Figure 1Figure 1. Machine-gun pillbox.

Figure 2Figure 2. 37 mm artillery bunker.

Figure 3Figure 3. 90 mm fixed mount gun emplacement, part of a large anti-aircraft complex.

The military constructed Shemya’s defensive fortifications with three main objectives: 1) to defend the island from waterborne invasion; 2) to defend the island from marine bombardment; and 3) to defend the island’s facilities from aerial bombing or strafing.  The types of defense systems and their spatial arrangement on the island correspond to these objectives. Pillbox bunkers were primarily directed against the possibility of invasion via landing craft and personnel. The 155 mm coastal defense batteries were primarily directed against battleships and other foreign marine fleet elements. Anti-aircraft complexes were intended to protect the island – especially the runway – from aerial bombardment and strafing.

Individual elements of defensive fortifications were designed, built, and integrated as components of a larger system. Understanding how each feature was situated on the landscape, and how each was meant to coordinate with the others, is important to gaining an understanding of the whole system. Patterns in the location and positioning of the various defensive fortification types correlate topographically to the landscape of Shemya Island (Figure 4). The flat-topped seamount presents an inclined planar geography, generally sloping gently upward from south to north. Bluffs on the island’s southern side average 6 to 8 m in elevation, while the high cliffs on the northern side reach 75 m. Machine gun and 37 mm artillery pillbox bunkers are concentrated on the more accessible south and west coasts, with concentrated coverage of shallow coves and beaches, as well as the island’s only harbor. Anti-aircraft and fire control positions are located at higher elevations at regular intervals along the length of the island, paralleling the main runway. The 90 mm guns situated in the anti-aircraft emplacements could also be used against ground targets if required. The two large 155 mm coastal defense positions are set on the northern cliffs – the island’s highest points. A single machine gun pillbox controls the only road leading from the sea level strand flats to the cliff tops on the north side of the island.

Figure 4Figure 4. Spatial patterning of Shemya Island’s WWII defensive fortification systems.

References:

Cohen, Stan

1988    The Forgotten War. Pictorial Histories Publishing Company, Missoula, MT.

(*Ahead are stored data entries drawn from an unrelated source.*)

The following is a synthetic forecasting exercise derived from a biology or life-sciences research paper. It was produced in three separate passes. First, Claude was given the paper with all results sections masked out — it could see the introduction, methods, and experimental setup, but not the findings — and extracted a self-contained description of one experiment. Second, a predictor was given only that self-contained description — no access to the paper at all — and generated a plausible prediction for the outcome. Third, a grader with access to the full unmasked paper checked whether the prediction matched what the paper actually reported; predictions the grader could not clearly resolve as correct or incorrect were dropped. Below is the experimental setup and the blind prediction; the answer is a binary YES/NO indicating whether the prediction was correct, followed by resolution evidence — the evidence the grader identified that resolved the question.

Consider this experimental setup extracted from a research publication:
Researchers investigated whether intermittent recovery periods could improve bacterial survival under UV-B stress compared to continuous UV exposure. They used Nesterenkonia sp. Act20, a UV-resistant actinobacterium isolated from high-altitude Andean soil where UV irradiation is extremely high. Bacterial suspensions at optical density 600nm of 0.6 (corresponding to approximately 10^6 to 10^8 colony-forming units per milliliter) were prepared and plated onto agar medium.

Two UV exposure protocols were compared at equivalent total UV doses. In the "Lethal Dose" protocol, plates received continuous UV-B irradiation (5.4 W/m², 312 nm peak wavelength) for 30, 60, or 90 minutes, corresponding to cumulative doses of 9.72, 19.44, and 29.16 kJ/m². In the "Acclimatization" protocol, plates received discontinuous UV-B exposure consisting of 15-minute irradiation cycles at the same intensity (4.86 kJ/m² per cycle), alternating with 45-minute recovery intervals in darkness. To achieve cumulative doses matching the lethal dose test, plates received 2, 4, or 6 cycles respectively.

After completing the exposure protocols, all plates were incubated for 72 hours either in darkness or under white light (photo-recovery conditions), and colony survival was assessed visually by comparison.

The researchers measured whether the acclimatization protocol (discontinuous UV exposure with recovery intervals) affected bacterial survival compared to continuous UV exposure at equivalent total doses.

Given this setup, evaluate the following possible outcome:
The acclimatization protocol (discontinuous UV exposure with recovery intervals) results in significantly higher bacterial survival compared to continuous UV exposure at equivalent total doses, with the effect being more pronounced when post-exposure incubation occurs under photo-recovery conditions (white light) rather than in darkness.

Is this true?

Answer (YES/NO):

Rogers, Jason S., Morgan Blanchard, and Roberta Gordaoff

2015    Survey and Documentation of World War II Defensive Fortifications at Eareckson Air Station, Shemya Island, Alaska. Report prepared for Baer Engineering and U.S. Air Force 611 CES. Northern Land Use Research Alaska LLC, Anchorage.

Ross, James L.

1969    Construction and Operation of a World War II Army Air Force Forward Base: Shemya, Alaska, May 1943 – December 1945. Office of History, Alaskan Air Command, Anchorage.

Header image: Agattu Island from Shemya, with anti-aircraft gun emplacement in the foreground.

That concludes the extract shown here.